## Description of the task
Only the lines from the top of the data through the one with "scientific name: Lophura nycthemera" are to be written out, each exactly as it stands.
**** Available data ****
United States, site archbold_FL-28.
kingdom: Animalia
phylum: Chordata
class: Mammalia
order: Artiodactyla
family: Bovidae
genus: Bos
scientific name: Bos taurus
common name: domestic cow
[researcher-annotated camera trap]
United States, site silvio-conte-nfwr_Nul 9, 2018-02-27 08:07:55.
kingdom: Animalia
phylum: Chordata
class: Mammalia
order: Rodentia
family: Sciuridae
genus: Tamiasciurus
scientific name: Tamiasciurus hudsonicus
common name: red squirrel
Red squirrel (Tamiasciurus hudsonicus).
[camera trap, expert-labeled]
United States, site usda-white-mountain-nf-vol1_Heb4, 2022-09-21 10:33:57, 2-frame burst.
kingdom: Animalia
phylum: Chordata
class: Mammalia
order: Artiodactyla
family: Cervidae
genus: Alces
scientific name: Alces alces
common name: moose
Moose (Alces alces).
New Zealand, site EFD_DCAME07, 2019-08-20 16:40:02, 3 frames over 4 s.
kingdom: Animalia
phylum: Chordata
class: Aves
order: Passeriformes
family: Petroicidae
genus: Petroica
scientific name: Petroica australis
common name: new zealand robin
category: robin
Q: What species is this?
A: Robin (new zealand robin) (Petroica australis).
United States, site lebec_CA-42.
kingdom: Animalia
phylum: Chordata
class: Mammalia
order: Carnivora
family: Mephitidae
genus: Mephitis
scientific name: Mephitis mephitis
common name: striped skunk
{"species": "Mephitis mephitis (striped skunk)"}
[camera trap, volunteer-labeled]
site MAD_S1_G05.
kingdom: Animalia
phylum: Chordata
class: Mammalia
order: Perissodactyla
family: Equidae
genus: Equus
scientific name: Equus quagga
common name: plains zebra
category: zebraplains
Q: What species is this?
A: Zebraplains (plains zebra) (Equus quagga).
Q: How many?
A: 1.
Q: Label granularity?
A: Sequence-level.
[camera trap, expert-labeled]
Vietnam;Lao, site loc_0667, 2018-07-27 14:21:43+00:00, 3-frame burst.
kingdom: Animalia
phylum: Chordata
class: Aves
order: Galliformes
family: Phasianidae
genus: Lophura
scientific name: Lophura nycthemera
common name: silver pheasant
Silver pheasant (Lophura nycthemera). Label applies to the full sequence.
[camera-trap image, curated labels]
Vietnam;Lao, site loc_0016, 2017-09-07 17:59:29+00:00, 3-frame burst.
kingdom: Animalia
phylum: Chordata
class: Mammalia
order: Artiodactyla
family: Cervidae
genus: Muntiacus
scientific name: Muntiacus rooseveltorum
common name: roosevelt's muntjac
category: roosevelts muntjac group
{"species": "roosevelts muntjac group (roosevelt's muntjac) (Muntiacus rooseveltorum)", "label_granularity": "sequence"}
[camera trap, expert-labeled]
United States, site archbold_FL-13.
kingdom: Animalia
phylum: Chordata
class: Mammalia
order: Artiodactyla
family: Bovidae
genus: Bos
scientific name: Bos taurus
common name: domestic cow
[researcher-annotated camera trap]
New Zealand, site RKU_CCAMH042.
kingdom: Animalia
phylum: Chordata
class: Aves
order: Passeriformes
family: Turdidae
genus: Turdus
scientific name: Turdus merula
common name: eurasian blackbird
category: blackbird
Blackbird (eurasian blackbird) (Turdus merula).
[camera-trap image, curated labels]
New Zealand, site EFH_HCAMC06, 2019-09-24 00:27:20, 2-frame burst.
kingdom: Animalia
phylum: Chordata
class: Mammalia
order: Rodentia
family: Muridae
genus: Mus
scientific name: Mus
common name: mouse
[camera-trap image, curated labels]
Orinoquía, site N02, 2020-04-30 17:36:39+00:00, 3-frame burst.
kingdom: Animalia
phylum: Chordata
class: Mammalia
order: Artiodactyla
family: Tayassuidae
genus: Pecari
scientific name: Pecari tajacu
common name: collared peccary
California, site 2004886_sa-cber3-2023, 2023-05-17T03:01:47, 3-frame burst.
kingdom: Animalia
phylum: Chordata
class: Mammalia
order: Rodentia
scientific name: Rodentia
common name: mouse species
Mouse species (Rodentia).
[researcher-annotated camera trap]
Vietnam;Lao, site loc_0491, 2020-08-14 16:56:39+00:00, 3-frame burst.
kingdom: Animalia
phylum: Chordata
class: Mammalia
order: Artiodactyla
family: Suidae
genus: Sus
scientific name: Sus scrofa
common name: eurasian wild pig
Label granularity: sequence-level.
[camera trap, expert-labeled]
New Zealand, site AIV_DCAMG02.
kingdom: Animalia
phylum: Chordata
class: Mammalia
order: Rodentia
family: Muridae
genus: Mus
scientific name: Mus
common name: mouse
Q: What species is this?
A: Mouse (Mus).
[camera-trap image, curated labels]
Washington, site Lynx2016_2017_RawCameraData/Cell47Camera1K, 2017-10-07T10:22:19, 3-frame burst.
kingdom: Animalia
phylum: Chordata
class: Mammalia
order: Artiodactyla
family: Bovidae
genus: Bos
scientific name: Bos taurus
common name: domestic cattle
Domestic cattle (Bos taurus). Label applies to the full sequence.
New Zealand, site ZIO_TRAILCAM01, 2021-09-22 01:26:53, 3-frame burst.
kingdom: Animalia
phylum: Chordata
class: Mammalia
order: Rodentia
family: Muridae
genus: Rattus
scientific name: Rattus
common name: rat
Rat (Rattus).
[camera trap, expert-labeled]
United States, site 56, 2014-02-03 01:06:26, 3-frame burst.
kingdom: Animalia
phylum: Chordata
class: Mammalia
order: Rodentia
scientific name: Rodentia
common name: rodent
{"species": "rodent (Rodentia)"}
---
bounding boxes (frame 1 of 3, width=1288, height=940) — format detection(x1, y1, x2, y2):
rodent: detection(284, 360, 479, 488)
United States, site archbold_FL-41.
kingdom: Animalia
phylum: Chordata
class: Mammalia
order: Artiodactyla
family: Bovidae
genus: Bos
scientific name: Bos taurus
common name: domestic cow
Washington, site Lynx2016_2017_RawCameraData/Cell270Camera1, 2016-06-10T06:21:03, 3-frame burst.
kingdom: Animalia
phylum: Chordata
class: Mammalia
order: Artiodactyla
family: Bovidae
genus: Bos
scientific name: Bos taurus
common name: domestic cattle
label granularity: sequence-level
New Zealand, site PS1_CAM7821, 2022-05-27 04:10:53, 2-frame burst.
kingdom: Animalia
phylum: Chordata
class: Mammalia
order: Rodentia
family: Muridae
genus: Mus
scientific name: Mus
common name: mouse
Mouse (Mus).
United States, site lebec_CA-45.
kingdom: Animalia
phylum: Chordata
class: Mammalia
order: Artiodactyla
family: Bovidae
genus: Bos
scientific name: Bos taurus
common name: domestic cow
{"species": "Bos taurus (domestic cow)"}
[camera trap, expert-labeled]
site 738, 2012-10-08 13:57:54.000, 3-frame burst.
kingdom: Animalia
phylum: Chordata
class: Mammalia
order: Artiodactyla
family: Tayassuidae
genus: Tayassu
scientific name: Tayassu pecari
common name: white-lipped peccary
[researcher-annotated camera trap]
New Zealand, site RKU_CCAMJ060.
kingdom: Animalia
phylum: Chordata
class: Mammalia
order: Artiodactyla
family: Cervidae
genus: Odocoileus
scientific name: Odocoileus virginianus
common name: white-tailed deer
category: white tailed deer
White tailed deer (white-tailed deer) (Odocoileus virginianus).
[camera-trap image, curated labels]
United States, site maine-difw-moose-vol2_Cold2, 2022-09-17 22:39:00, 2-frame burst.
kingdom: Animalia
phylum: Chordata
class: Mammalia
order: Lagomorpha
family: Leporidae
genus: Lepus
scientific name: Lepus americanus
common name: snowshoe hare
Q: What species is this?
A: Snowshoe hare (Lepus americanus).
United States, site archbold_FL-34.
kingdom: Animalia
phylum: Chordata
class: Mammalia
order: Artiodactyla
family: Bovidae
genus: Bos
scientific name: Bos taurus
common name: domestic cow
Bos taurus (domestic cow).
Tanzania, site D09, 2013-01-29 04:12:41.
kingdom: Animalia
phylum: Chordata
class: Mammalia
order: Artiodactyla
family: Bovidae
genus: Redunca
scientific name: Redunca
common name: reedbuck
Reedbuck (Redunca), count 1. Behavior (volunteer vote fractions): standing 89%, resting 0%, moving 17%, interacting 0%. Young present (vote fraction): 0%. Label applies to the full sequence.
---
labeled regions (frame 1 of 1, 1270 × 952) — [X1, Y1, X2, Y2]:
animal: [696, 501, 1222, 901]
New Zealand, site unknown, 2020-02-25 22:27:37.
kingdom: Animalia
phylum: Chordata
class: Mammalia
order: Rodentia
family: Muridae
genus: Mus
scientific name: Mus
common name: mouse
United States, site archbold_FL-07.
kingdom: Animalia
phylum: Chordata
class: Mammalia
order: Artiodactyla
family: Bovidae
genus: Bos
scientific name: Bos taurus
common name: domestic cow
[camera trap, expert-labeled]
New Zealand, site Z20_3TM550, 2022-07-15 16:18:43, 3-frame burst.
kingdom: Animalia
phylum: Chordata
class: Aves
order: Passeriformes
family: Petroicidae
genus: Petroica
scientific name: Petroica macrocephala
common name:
****
## Written answer
United States, site archbold_FL-28.
kingdom: Animalia
phylum: Chordata
class: Mammalia
order: Artiodactyla
family: Bovidae
genus: Bos
scientific name: Bos taurus
common name: domestic cow
[researcher-annotated camera trap]
United States, site silvio-conte-nfwr_Nul 9, 2018-02-27 08:07:55.
kingdom: Animalia
phylum: Chordata
class: Mammalia
order: Rodentia
family: Sciuridae
genus: Tamiasciurus
scientific name: Tamiasciurus hudsonicus
common name: red squirrel
Red squirrel (Tamiasciurus hudsonicus).
[camera trap, expert-labeled]
United States, site usda-white-mountain-nf-vol1_Heb4, 2022-09-21 10:33:57, 2-frame burst.
kingdom: Animalia
phylum: Chordata
class: Mammalia
order: Artiodactyla
family: Cervidae
genus: Alces
scientific name: Alces alces
common name: moose
Moose (Alces alces).
New Zealand, site EFD_DCAME07, 2019-08-20 16:40:02, 3 frames over 4 s.
kingdom: Animalia
phylum: Chordata
class: Aves
order: Passeriformes
family: Petroicidae
genus: Petroica
scientific name: Petroica australis
common name: new zealand robin
category: robin
Q: What species is this?
A: Robin (new zealand robin) (Petroica australis).
United States, site lebec_CA-42.
kingdom: Animalia
phylum: Chordata
class: Mammalia
order: Carnivora
family: Mephitidae
genus: Mephitis
scientific name: Mephitis mephitis
common name: striped skunk
{"species": "Mephitis mephitis (striped skunk)"}
[camera trap, volunteer-labeled]
site MAD_S1_G05.
kingdom: Animalia
phylum: Chordata
class: Mammalia
order: Perissodactyla
family: Equidae
genus: Equus
scientific name: Equus quagga
common name: plains zebra
category: zebraplains
Q: What species is this?
A: Zebraplains (plains zebra) (Equus quagga).
Q: How many?
A: 1.
Q: Label granularity?
A: Sequence-level.
[camera trap, expert-labeled]
Vietnam;Lao, site loc_0667, 2018-07-27 14:21:43+00:00, 3-frame burst.
kingdom: Animalia
phylum: Chordata
class: Aves
order: Galliformes
family: Phasianidae
genus: Lophura
scientific name: Lophura nycthemera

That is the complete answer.